» **YOUR INSTRUCTIONS**
Render the items from the line containing "Sequence these objects" through the line containing "Answer: box=[182, 134, 189, 141]: window" as a two-column CSV headed input and output, with one row per item. Put the item's text under input and its answer under output, each in a single quoted field with line breaks replaced by spaces.

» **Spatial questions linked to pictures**
• • • • •
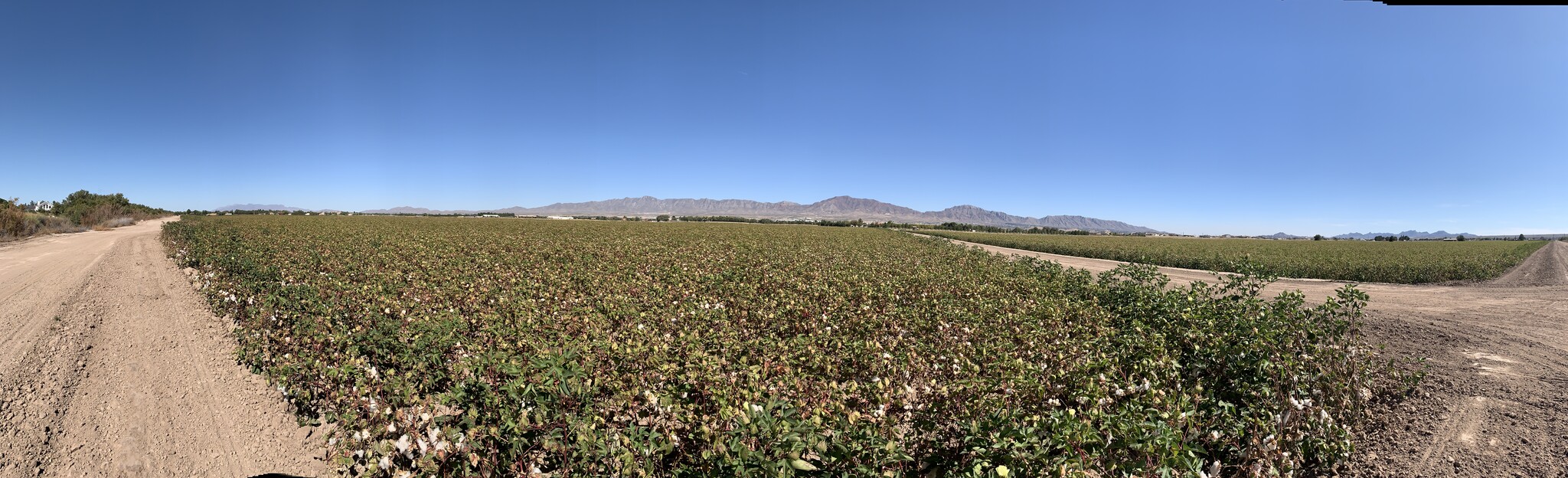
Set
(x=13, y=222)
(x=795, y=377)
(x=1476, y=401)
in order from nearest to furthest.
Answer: (x=795, y=377) < (x=1476, y=401) < (x=13, y=222)

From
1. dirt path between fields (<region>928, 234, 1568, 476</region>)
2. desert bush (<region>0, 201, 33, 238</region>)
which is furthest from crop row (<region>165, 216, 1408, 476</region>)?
desert bush (<region>0, 201, 33, 238</region>)

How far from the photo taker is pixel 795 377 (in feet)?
13.8

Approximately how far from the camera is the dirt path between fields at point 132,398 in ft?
14.8

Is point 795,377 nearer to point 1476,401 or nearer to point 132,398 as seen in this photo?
point 132,398

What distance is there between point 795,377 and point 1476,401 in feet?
24.9

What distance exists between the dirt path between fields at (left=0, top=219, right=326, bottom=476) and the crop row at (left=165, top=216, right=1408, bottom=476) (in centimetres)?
48

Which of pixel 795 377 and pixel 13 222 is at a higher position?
pixel 13 222

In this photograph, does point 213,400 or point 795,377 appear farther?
point 213,400

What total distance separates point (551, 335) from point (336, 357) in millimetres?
2047

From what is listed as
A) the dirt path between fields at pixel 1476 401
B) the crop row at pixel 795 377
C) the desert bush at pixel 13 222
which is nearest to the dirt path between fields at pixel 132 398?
the crop row at pixel 795 377

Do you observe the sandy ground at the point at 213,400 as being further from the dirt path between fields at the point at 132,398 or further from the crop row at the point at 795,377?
the crop row at the point at 795,377

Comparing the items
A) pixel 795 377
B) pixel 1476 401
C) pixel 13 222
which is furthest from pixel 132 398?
pixel 13 222

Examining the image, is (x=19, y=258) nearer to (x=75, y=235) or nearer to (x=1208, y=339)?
(x=75, y=235)

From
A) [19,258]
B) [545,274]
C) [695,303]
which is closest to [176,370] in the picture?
[545,274]
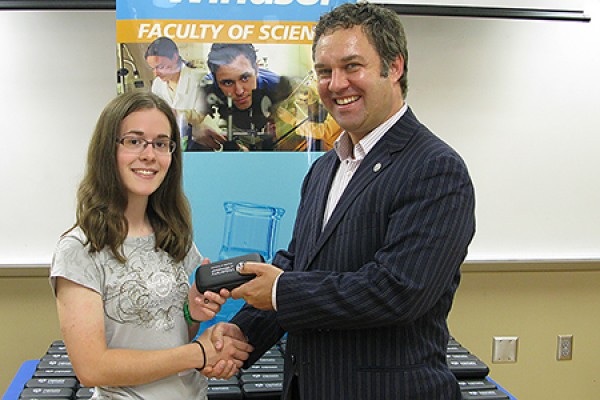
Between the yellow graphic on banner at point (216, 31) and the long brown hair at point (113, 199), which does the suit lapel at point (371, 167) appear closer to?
the long brown hair at point (113, 199)

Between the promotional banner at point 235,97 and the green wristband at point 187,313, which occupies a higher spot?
the promotional banner at point 235,97

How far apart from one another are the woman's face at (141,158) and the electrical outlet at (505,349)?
8.24ft

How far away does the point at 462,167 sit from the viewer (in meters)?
1.65

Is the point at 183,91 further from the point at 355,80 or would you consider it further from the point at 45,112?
the point at 355,80

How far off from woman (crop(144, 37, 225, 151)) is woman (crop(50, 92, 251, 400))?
0.95 m

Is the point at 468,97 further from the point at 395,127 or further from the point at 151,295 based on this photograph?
the point at 151,295

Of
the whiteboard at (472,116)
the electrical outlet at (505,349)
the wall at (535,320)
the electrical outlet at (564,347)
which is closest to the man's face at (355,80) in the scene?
the whiteboard at (472,116)

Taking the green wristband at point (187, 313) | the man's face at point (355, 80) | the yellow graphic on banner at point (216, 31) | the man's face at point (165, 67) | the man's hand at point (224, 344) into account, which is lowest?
the man's hand at point (224, 344)

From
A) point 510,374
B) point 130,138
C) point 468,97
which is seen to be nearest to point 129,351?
point 130,138

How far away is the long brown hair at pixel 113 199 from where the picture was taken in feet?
5.27

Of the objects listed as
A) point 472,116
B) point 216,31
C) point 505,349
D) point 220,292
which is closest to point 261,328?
point 220,292

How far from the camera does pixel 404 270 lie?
62.3 inches

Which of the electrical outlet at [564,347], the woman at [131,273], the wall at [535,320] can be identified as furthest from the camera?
the electrical outlet at [564,347]

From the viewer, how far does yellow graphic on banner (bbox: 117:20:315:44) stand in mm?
2639
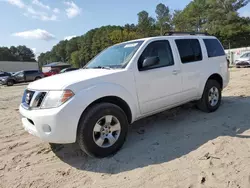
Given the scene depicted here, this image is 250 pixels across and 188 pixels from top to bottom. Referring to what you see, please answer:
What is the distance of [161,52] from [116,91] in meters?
1.41

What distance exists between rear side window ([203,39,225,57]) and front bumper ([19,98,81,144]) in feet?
12.1

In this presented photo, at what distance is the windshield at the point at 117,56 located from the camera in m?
4.15

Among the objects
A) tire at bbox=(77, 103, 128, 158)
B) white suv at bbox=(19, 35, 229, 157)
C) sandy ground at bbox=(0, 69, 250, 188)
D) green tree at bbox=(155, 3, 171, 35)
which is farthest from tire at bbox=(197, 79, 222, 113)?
green tree at bbox=(155, 3, 171, 35)

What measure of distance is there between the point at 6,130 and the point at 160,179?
4182mm

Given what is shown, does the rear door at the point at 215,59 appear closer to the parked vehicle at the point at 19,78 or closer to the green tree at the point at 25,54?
the parked vehicle at the point at 19,78

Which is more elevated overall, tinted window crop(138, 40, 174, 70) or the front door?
tinted window crop(138, 40, 174, 70)

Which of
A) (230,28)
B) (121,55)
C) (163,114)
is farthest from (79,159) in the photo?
(230,28)

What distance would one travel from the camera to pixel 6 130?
5594 mm

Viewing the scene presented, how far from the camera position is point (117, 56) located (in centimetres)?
443

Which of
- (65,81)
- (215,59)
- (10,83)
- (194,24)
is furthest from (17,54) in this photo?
(65,81)

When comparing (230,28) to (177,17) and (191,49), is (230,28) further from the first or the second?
(191,49)

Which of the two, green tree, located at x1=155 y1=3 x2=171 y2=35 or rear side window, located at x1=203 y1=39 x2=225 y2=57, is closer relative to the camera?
rear side window, located at x1=203 y1=39 x2=225 y2=57

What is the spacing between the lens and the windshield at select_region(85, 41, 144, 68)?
13.6ft

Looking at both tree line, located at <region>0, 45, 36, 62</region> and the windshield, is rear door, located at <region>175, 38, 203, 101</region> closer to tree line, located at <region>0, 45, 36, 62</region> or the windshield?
the windshield
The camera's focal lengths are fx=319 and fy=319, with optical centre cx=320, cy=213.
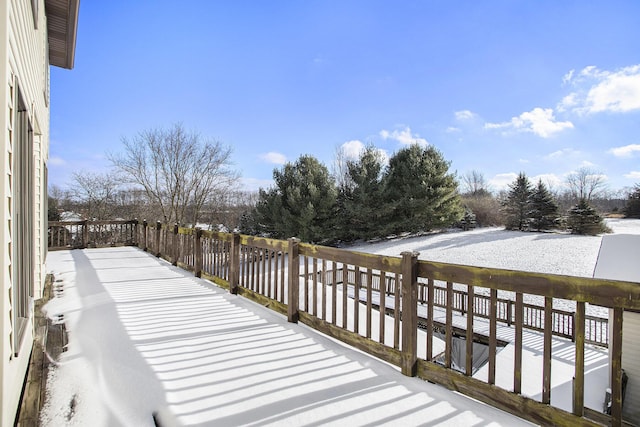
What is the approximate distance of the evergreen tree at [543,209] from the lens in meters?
20.5

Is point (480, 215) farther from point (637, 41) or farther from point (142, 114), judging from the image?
point (142, 114)

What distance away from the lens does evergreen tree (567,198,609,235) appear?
1869cm

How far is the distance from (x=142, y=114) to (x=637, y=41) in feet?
92.2

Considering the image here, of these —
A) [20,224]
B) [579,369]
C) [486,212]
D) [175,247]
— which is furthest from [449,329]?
[486,212]

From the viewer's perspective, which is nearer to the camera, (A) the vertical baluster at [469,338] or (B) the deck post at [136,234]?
(A) the vertical baluster at [469,338]

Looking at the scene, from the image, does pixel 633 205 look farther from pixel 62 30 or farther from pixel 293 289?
pixel 62 30

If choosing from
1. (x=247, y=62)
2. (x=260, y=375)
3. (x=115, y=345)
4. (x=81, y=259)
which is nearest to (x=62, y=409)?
(x=115, y=345)

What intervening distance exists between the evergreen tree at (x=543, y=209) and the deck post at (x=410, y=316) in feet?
74.9

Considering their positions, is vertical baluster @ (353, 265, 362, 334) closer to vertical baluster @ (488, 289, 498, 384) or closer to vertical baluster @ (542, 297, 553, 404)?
vertical baluster @ (488, 289, 498, 384)

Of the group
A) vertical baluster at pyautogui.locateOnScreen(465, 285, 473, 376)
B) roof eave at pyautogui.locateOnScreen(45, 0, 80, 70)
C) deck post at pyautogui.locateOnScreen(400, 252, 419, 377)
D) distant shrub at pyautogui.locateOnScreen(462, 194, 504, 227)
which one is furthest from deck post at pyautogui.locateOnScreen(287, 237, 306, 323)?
distant shrub at pyautogui.locateOnScreen(462, 194, 504, 227)

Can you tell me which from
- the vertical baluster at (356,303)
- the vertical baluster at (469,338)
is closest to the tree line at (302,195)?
the vertical baluster at (356,303)

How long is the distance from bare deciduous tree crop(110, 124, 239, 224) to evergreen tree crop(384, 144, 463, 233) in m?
10.5

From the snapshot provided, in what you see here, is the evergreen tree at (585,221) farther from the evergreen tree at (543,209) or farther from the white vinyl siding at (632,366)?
the white vinyl siding at (632,366)

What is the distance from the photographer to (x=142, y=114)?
1828cm
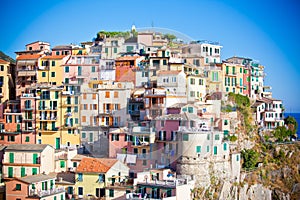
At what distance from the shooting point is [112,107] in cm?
2794

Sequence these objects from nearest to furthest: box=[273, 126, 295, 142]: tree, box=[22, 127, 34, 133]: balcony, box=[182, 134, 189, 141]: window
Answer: box=[182, 134, 189, 141]: window < box=[22, 127, 34, 133]: balcony < box=[273, 126, 295, 142]: tree

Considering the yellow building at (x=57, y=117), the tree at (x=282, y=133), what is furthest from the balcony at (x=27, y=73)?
the tree at (x=282, y=133)

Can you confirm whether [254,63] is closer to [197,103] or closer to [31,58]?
[197,103]

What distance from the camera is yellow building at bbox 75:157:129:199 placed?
2378cm

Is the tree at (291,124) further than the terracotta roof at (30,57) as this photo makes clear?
Yes

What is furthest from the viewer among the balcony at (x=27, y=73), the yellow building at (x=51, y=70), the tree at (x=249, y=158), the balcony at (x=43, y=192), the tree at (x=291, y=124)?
the tree at (x=291, y=124)

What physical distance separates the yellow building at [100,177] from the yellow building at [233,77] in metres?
10.9

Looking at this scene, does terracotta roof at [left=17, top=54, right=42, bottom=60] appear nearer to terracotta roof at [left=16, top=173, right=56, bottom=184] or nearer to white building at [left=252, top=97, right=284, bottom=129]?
terracotta roof at [left=16, top=173, right=56, bottom=184]

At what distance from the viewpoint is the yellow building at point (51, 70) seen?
3148 cm

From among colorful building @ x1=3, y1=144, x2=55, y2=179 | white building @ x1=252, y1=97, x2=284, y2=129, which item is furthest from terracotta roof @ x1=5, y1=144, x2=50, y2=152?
white building @ x1=252, y1=97, x2=284, y2=129

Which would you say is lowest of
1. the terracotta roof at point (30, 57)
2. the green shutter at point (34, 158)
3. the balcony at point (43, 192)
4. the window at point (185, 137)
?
the balcony at point (43, 192)

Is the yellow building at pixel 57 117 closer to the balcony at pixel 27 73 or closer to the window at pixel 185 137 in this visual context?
the balcony at pixel 27 73

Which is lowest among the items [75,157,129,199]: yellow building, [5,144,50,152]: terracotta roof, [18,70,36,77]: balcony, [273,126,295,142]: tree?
[75,157,129,199]: yellow building

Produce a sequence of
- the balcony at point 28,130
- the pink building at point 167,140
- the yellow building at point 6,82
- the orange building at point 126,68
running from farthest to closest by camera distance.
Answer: the yellow building at point 6,82 < the balcony at point 28,130 < the orange building at point 126,68 < the pink building at point 167,140
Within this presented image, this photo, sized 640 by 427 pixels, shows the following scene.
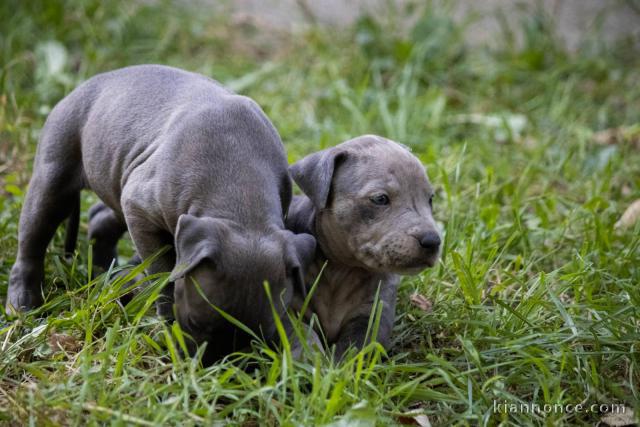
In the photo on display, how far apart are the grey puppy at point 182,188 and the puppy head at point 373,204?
0.80ft

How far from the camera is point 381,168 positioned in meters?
4.73

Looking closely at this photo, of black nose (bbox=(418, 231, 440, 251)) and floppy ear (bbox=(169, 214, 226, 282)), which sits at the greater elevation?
floppy ear (bbox=(169, 214, 226, 282))

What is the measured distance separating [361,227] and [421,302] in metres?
1.03

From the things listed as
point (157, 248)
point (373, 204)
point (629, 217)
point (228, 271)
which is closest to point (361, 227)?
point (373, 204)

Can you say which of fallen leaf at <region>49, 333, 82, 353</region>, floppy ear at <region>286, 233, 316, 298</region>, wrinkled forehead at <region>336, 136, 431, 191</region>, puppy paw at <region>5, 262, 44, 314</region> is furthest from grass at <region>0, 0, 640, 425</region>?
wrinkled forehead at <region>336, 136, 431, 191</region>

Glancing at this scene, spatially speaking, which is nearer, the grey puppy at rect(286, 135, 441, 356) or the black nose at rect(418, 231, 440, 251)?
the black nose at rect(418, 231, 440, 251)

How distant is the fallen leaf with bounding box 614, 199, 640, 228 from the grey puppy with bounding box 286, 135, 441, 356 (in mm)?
2452

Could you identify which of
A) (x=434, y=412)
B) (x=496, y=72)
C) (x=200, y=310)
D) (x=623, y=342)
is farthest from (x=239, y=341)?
(x=496, y=72)

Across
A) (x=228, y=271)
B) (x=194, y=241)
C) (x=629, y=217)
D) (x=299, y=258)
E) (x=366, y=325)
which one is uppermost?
(x=194, y=241)

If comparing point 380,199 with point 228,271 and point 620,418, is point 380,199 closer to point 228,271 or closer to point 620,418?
point 228,271

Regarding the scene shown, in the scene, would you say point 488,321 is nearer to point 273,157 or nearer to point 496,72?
point 273,157

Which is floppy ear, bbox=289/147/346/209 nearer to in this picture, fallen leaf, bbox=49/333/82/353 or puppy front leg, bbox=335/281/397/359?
puppy front leg, bbox=335/281/397/359

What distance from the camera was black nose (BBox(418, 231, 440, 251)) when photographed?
4.43m

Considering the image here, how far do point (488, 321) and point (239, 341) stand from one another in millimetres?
1658
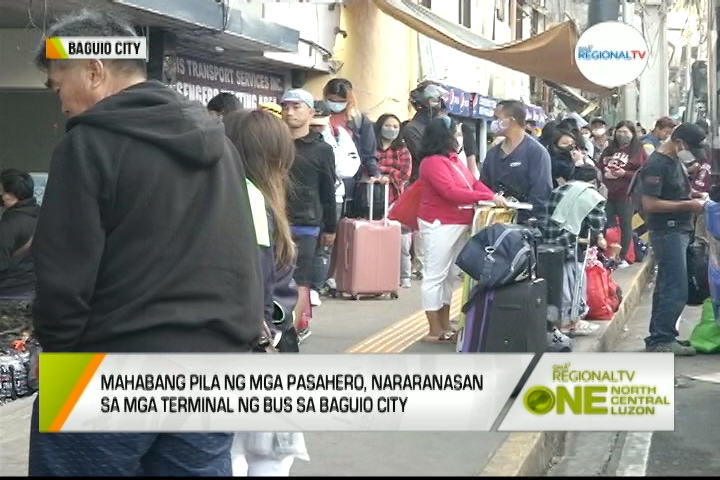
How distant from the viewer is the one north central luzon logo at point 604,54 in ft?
49.5

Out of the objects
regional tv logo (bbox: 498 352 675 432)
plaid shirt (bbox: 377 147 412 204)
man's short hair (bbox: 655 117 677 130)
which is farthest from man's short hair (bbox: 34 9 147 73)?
man's short hair (bbox: 655 117 677 130)

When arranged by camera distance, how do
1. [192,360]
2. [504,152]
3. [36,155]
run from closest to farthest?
[192,360] → [504,152] → [36,155]

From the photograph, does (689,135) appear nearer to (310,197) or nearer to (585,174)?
(585,174)

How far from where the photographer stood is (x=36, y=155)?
42.1ft

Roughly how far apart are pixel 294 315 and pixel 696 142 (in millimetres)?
6069

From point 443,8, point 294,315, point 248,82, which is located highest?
point 443,8

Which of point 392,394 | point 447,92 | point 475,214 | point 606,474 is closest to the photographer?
point 392,394

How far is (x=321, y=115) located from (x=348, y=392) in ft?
23.8

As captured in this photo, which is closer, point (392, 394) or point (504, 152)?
point (392, 394)

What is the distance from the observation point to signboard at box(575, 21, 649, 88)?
1512cm

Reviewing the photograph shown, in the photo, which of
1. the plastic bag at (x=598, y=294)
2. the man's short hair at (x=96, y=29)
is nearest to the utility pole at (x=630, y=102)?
the plastic bag at (x=598, y=294)

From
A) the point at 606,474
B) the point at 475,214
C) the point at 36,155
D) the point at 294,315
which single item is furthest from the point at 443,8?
the point at 294,315

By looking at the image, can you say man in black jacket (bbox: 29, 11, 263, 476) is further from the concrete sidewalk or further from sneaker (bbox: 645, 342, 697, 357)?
sneaker (bbox: 645, 342, 697, 357)

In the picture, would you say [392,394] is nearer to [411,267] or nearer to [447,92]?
[411,267]
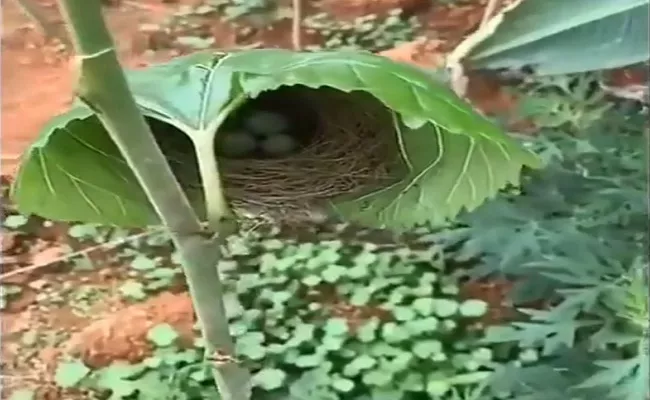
• • • • •
» **ANSWER IN FULL**
input,output
"Sequence these objects from nearest to furthest: box=[273, 126, 295, 142]: tree, box=[22, 127, 34, 133]: balcony, box=[182, 134, 189, 141]: window Answer:","box=[182, 134, 189, 141]: window < box=[22, 127, 34, 133]: balcony < box=[273, 126, 295, 142]: tree"